(re-post from May 27 2012)
Finding this interesting pencil sharpener at a church sale yesterday reminded me how much I like writing in longhand because it did such a good job of sharpening a 'tool of the trade' - the pencil.
Look at that nifty point!
The machine-looking object was on the stationery table and I thought it might be a pencil sharpener - unlike any I had seen before - and one of the men sellers confirmed this; he said you twirled the pencil around.
I googled and found out it was meant for drafting pencils; it works just fine on my ordinary ones; I like to think of its intended use and imagine where it has travelled over the years.
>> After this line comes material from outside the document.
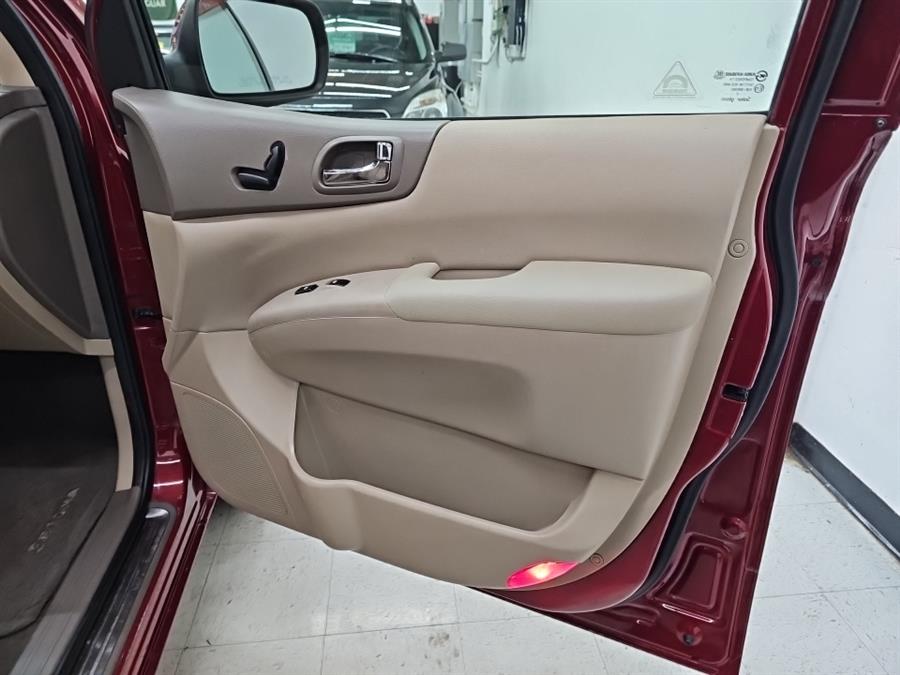 2012 Kia Sedona 4dr Wgn EX, available for sale in West Haven, Connecticut | Auto Fair Inc.. West Haven, Connecticut 2012 Kia Sedona 4dr Wgn EX, available for sale in West Haven, Connecticut | Auto Fair Inc.. West Haven, Connecticut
I opened it up and there were lead shavings but no wood shavings; wonder how it will deal with my kind of pencils.
It is very satisfying to use; the sharpener is heavy and steady and the circular motion gets to the point; you don't turn the pencil in the cylinder - you hold it and turn it around the whole base! Simple. Somehow reassuring.
It was while writing notes for this blog with the well-sharpened pencil that I got to thinking about longhand writing and how a lead can be too thin and break or too thick and not give a fine enough point for writing; this sharpener is perfect.
Writing by hand is constantly changing; it invites and encourages and fosters variation in how the pencil is held, at what nearness to the lead, at what angle, with what pressure.
I can look at what I have written and tell what mood I was in when I wrote it.
I can vary mood by playing with the writing - extend the length of the words, lengthen or shorten the letters, slant this way, now that way, grip the pencil tightly, let it sit lightly in my fingers and follow it more than direct it.
Many letters, journals, poems, stories, books, plays, columns, articles, reviews, memories, conversations, recipes, lunch box notes, lists (!), post-its, thoughts, ideas, ponderings .... have been written over the years and there is a rhythm that happens between mind and hand. A flow.
It feels as if this pencil sharpener is honouring the last stage, through the lead, before the words attach themselves, secure themselves to the page -the paper... the fibre ... Ah, the fibre - but that's another story.
I googled just now and found this:
Despite this decline, some argue that handwriting is still an important skill to have. For one, it engages different parts of our brain than typing. When we write by hand, we have to think about the formation of each letter and the words we are writing, which requires more mental effort than typing. Research suggests that handwriting can help with memory retention and creativity.